# What is expected:
Copy every one of the records below word for word, omitting the pictures.

Spatial reasoning records
.....

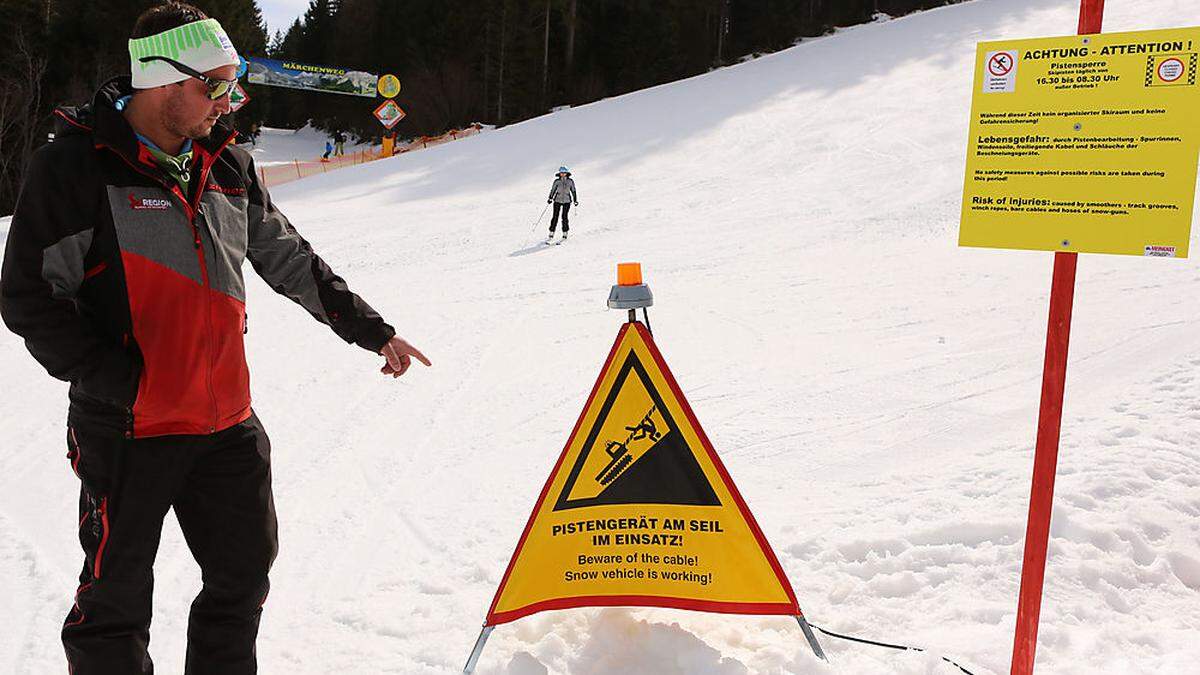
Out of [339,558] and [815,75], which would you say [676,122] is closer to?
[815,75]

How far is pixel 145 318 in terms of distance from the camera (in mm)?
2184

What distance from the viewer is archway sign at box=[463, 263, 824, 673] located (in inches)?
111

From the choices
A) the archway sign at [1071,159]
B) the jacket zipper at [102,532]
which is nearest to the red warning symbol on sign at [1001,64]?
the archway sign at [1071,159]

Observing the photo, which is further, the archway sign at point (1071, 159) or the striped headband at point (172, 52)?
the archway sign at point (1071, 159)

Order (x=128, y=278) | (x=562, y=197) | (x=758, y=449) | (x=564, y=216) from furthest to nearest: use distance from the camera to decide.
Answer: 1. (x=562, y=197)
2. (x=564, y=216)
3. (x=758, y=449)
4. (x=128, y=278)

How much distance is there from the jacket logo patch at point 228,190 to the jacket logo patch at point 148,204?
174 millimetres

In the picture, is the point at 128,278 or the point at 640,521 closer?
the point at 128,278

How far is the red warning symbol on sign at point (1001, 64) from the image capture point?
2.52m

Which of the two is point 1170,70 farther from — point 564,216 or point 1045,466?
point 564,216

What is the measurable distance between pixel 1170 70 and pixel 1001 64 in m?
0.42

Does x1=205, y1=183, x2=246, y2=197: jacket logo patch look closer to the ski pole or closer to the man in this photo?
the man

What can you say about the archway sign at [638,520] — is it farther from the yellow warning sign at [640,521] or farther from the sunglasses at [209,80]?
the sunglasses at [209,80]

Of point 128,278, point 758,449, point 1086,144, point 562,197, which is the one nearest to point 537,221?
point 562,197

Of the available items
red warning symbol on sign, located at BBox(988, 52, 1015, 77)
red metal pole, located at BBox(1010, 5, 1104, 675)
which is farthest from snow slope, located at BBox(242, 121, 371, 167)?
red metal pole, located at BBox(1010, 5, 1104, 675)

.....

# Result below:
Out of [339,558] and [815,75], which would you say [676,122] is closer to?
[815,75]

How far is pixel 145 318 in terms of distance from the camera (in mm)?
2184

What distance from the viewer is archway sign at box=[463, 263, 824, 673] located (in inches)?
111

From the choices
A) the archway sign at [1071,159]
B) the jacket zipper at [102,532]
which is nearest to the red warning symbol on sign at [1001,64]?
the archway sign at [1071,159]

Observing the photo, which is further, the archway sign at point (1071, 159) or the striped headband at point (172, 52)?
the archway sign at point (1071, 159)

Order (x=128, y=278) | (x=562, y=197) | (x=758, y=449) | (x=564, y=216) from furthest to nearest: use distance from the camera to decide.
Answer: 1. (x=562, y=197)
2. (x=564, y=216)
3. (x=758, y=449)
4. (x=128, y=278)

How much distance is there from the jacket logo patch at point 228,190 to the jacket logo patch at point 148,204?
174 millimetres

In the picture, is the point at 128,278 or the point at 640,521 closer?
the point at 128,278

How far is the red warning symbol on sign at point (1001, 64) from the image capture point?
2.52m

Which of the two is point 1170,70 farther from — point 564,216 or point 1045,466?
point 564,216

What is the measurable distance between pixel 1170 70 and pixel 1001 64 in m?
0.42

Does x1=205, y1=183, x2=246, y2=197: jacket logo patch look closer to the ski pole or closer to the man in this photo?
the man

What can you say about the archway sign at [638,520] — is it farther from the yellow warning sign at [640,521] or farther from the sunglasses at [209,80]?
the sunglasses at [209,80]

Of point 128,278, point 758,449, point 1086,144, point 562,197, which is the one nearest to point 537,221?
point 562,197

Of the available items
red warning symbol on sign, located at BBox(988, 52, 1015, 77)
red metal pole, located at BBox(1010, 5, 1104, 675)
which is farthest from snow slope, located at BBox(242, 121, 371, 167)?
red metal pole, located at BBox(1010, 5, 1104, 675)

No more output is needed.